Sen. Ted Cruz raised this issue during Lindenbaum’s confirmation hearing. “As an officer of the court, you were willing to put your name on a legal pleading alleging that the machines used in Georgia in 2018 were switching votes illegally from one candidate to another,” the Texas Republican said. “Is that correct?”

“Yes,” she replied. But trapped between this conspiracy theory and the possibility of being caught in a lie at her own confirmation hearing, Lindenbaum refused to discuss the matter further, citing the litigation as her excuse.

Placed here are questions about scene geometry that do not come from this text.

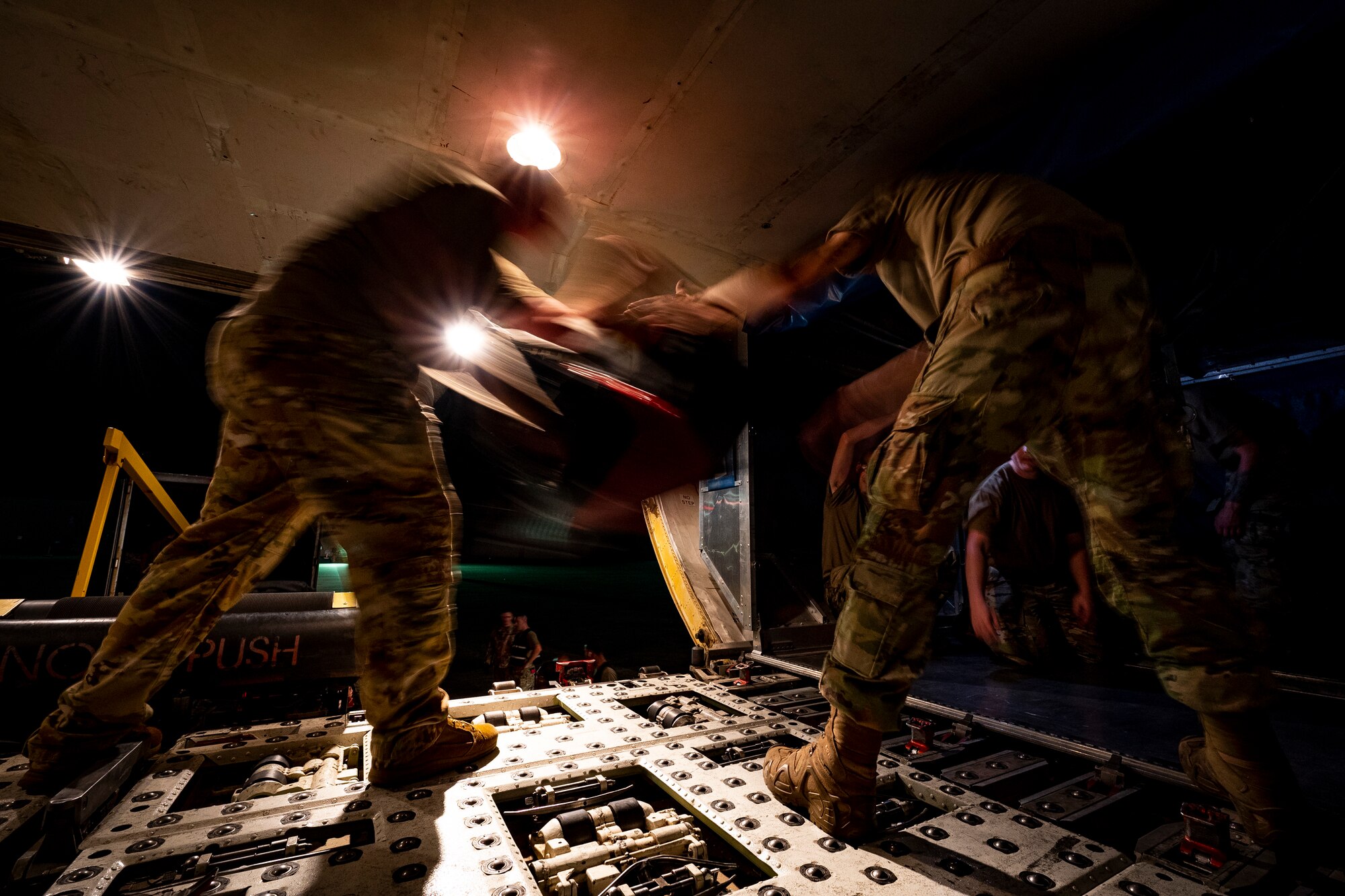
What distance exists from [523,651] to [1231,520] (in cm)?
493

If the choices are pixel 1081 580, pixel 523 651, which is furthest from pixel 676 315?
pixel 1081 580

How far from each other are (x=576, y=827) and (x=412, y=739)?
0.50m

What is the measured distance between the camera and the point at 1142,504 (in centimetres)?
127

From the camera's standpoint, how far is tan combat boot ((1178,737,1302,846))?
3.48 ft

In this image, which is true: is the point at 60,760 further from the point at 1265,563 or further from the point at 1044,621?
the point at 1265,563

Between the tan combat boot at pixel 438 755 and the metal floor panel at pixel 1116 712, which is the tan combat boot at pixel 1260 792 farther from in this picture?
the tan combat boot at pixel 438 755

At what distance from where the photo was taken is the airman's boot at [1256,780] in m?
1.06

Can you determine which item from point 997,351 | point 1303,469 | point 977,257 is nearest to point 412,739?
point 997,351

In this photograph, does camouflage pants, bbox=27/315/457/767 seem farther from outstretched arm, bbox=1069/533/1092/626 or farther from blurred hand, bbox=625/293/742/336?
outstretched arm, bbox=1069/533/1092/626

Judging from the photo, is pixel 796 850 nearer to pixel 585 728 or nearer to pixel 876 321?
pixel 585 728

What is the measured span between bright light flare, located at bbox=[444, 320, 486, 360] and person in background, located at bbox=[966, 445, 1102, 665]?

Lindenbaum has helped undermine public faith in election outcomes without any credible evidence. That is enough on its own to disqualify her from this election-related position. But the worse possibility is that she actually participated in a client’s misrepresentation in court. Either way, she has no place on a commission that decides questions about elections. It would be akin to putting Bernie Madoff on the Securities and Exchange Commission or appointing Bill Clinton to the Justice Department’s Office on Violence Against Women.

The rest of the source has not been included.